Kai M. Brown1,2,3, Aiqun Xue3, Anubhav Mittal1,2,3, Jaswinder S. Samra1,2, Ross Smith3 and Thomas J. Hugh1,2,3

1 Northern Clinical School, University of Sydney, Sydney, New South Wales, Australia

2 Upper GI Surgical Unit, Royal North Shore Hospital and North Shore Private Hospital, Sydney, New South Wales, Australia

3 Cancer Surgery and Metabolism Research Group, The Kolling Institute of Medical Research, Royal North Shore Hospital, Sydney, New South Wales, Australia

Correspondence to:

Kai M. Brown, email:

Keywords: patient-derived xenograft, colorectal cancer, systematic review, PDX, animal model

Received: February 07, 2016 Accepted: July 18, 2016 Published: August 10, 2016

Abstract

AIMS: We sought to objectively assess the internal and external validity of patient-derived xenograft (PDX) models as a platform in pre-clinical research into colorectal cancer (CRC). Metastatic disease is the most common cause of death from CRC, and despite significant research, the results of current combination chemotherapy and targeted therapies have been underwhelming for most of this patient group. One of the key factors limiting the success of translational CRC research is the biologically inaccurate models in which new therapies are developed.

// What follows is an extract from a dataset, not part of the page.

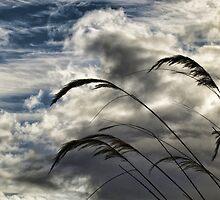 Pampas by Bern McAllister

METHODS: We used the PRISMA (Preferred Reporting Items for Systematic Reviews and Meta-Analyses) checklist and SYRCLE (Systematic Review Centre for Laboratory animal Experimentation) guidelines to search Ovid MEDLINE and Embase databases up to July 2015 to identify studies involving PDX models of CRC where the model had been validated across multiple parameters. Data was extracted including host mouse strain, engraftment rate, site of engraftment, donor tumour source and development of metastases in the model.

RESULTS: Thirteen articles satisfied the inclusion criteria. There was significant heterogeneity amongst the included studies, but overall the median engraftment rate was high (70%) and PDX models faithfully recapitulated the characteristics of their patient tumours on the microscopic, genetic and functional levels.

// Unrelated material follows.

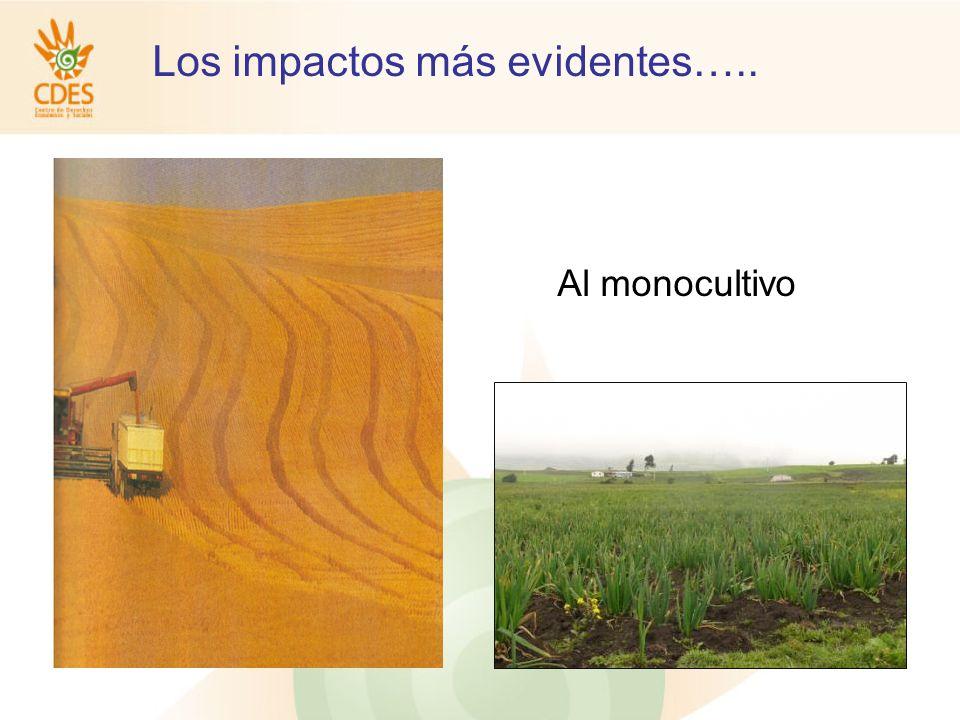 Los impactos más evidentes….. Al monocultivo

CONCLUSIONS: PDX models of CRC have a reasonable internal validity and a high external validity. Developments in xenografting technology are broadening the applications of the PDX platform. However, the included studies could be improved by standardising reporting standards and closed following the ARRIVE (Animals in Research: Reporting In Vivo Experiments) guidelines.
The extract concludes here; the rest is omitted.